Give every line below again, exactly.

+++

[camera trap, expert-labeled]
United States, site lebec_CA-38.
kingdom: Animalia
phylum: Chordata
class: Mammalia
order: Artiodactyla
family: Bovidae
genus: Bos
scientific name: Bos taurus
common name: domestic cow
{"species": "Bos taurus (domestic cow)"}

+++

**Task answer**
[camera trap, expert-labeled]
United States, site lebec_CA-38.
kingdom: Animalia
phylum: Chordata
class: Mammalia
order: Artiodactyla
family: Bovidae
genus: Bos
scientific name: Bos taurus
common name: domestic cow
{"species": "Bos taurus (domestic cow)"}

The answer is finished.